Pablo no perdió la esperanza y se mantuvo como amigo fiel de Carmen. Al acabar el segundo semestre volvió a intentarlo, pero ella le rechazó con cariño, diciéndole que era mejor que siguieran siendo amigos. Luego Carmen me confesó que le gustaban los chicos deportistas y con estabilidad económica.
Aunque Carmen dijera aquello, yo siempre supe que Pablo era buena gente, muy amable, aunque no tuviera mucho dinero. Más adelante, Carmen se casó con un hombre que cumplía sus requisitos y nos invitó a la boda. Por desgracia, yo no pude ir porque me puse enferma, y Pablo tampoco quiso acudir, porque se sintió herido por toda la situación.

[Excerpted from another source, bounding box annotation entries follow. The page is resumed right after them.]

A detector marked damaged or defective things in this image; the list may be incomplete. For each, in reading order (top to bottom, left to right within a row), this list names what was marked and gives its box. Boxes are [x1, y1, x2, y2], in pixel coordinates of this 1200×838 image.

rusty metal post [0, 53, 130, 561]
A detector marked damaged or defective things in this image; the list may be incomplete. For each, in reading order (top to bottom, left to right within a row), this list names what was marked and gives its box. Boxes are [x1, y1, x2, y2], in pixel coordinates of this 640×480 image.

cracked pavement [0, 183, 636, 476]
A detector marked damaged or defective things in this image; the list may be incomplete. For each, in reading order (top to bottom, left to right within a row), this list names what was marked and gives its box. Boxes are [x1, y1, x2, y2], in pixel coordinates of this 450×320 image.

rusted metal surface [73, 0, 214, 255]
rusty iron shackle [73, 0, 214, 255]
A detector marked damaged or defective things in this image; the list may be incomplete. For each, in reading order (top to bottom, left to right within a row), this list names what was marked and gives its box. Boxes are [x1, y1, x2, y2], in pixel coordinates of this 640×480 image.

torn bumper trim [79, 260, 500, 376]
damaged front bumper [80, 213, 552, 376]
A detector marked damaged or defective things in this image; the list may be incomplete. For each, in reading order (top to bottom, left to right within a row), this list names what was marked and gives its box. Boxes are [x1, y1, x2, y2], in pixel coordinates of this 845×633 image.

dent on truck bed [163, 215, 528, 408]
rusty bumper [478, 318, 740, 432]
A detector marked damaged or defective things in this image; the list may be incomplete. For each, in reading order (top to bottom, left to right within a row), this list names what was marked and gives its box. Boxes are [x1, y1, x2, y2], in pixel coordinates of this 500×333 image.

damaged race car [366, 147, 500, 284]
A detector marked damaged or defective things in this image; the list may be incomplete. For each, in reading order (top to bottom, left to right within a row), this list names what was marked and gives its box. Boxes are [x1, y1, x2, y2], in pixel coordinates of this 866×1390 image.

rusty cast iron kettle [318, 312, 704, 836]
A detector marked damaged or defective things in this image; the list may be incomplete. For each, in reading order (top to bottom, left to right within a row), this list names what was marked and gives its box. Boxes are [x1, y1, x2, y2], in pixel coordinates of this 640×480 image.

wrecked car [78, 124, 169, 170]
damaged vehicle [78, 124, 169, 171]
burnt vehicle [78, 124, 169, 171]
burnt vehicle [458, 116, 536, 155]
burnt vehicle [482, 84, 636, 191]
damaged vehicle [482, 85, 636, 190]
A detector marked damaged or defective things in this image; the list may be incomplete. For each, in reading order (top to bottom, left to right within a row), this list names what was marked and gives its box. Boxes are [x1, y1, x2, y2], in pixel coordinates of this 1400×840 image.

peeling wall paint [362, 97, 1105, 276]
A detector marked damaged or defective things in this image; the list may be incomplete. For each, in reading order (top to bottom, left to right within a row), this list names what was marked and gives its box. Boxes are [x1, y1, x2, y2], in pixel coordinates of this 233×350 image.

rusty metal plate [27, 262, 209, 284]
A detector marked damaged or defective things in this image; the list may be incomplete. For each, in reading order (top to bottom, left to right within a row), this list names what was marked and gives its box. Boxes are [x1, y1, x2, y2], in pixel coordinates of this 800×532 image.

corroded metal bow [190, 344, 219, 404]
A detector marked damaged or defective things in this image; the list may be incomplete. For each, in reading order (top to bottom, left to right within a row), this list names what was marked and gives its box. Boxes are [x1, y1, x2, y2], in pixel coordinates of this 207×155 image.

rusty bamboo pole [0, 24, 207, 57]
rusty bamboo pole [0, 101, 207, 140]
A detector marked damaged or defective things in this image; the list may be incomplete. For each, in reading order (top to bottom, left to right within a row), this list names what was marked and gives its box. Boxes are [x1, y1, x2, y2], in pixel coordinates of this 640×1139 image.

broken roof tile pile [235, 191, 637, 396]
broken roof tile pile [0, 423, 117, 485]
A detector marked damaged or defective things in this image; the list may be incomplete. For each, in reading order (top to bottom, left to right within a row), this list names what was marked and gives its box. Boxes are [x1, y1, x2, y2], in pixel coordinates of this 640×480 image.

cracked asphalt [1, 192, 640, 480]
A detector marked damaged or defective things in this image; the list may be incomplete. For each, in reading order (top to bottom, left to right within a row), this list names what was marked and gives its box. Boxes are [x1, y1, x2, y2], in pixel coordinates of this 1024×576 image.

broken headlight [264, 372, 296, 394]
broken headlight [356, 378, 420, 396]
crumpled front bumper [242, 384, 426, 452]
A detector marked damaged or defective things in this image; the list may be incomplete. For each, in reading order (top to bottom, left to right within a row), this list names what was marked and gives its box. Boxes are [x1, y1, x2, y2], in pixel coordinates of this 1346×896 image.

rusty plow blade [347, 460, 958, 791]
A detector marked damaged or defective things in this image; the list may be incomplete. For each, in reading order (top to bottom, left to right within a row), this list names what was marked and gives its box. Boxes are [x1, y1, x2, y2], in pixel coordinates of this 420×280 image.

Ese día Pablo vino a buscar consuelo en mí, compartiéndome lo triste que estaba porque la chica que amaba se casaba con otro. Después de la boda de Carmen, empezamos a pasar más tiempo juntos y nuestra amistad se hizo más profunda. En ese periodo mi abuela enfermó y mi madre tuvo que ocuparse de ella, fue un momento complicado. Pablo me confesó cuánto me había echado de menos y, al final, nuestra amistad se transformó en algo más.
Un año después nos casamos y comenzamos a construir nuestra vida juntos. Nuestra felicidad se vio interrumpida cuando apareció Carmen, que ya tenía niños después de tres años de casada. Se había quedado viuda porque su esposo, que era el alcalde de Valladolid, falleció. Carmen nos preguntó si podía quedarse en nuestra casa hasta encontrar un nuevo sitio donde vivir.